Problems to solve:
(a) From the Cape Cod museum text, copy word for word the part that opens with the words containing "The Cape Cod Museum of Natural History is" and closes with "with walking trails.".
(b) Using the Cape Cod museum text, answer these questions:
(i) What is the museum's street address?
(ii) How many acres of conservation land does the museum include?
(iii) Who was the museum's president from 1955 to 1980?

Top of Page text

Cape Cod Museum of Natural History
- Former name: Cape Cod Junior Museum (1954–1959) Cape Cod Junior Museum of Natural History (1959–1962)
- Established: 20 February 1954
- Location: 869 Main Street, Brewster, Massachusetts, United States
- Coordinates: 41°45′14″N 70°06′58″W﻿ / ﻿41.754°N 70.116°W
- Type: Natural history, archaeology
- President: Stephen Miles Uzzo
- Website: ccmnh.org

= Cape Cod Museum of Natural History =

Museum in Brewster, Massachusetts, US

The Cape Cod Museum of Natural History is a small museum in Brewster, Massachusetts, focusing on natural history and archeology. It consists of a main building with exhibits on local natural history and archeology, including an outdoor butterfly house and 400 acre of museum- and town-owned conservation land with walking trails.

== History ==
The Cape Cod Museum of Natural History was first proposed as the Cape Cod Junior Museum at a meeting on February 20, 1954. Its mission from the beginning was to educate children and adults about local plant, animal, and marine life. From 1955 to 1980, its president was naturalist John Hay.

Bottom of Page text
Top of Given information

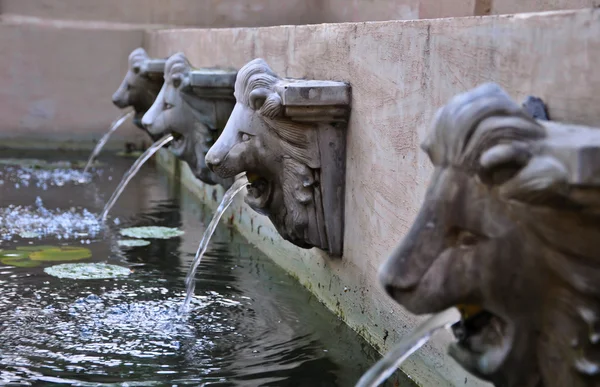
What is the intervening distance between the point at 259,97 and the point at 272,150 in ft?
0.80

Bottom of Given information
Top of Given information

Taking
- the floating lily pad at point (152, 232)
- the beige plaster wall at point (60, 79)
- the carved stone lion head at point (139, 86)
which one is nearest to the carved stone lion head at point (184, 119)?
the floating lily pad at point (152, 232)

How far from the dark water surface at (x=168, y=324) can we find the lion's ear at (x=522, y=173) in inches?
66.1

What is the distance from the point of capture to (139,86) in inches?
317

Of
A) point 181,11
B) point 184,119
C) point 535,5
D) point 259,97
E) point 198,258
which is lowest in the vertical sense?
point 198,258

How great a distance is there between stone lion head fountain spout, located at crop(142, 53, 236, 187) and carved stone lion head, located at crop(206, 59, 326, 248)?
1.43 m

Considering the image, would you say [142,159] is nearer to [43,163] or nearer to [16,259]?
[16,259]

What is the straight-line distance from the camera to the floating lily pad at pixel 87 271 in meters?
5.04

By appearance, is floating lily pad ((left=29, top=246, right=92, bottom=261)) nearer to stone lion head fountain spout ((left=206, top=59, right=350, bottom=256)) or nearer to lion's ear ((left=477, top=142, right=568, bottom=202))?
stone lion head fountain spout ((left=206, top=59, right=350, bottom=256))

Bottom of Given information

Results in order:
(a)
The Cape Cod Museum of Natural History is a small museum in Brewster, Massachusetts, focusing on natural history and archeology. It consists of a main building with exhibits on local natural history and archeology, including an outdoor butterfly house and 400 acre of museum- and town-owned conservation land with walking trails.

(b)
(i) 869 Main Street, Brewster, Massachusetts, United States
(ii) 400 acres
(iii) John Hay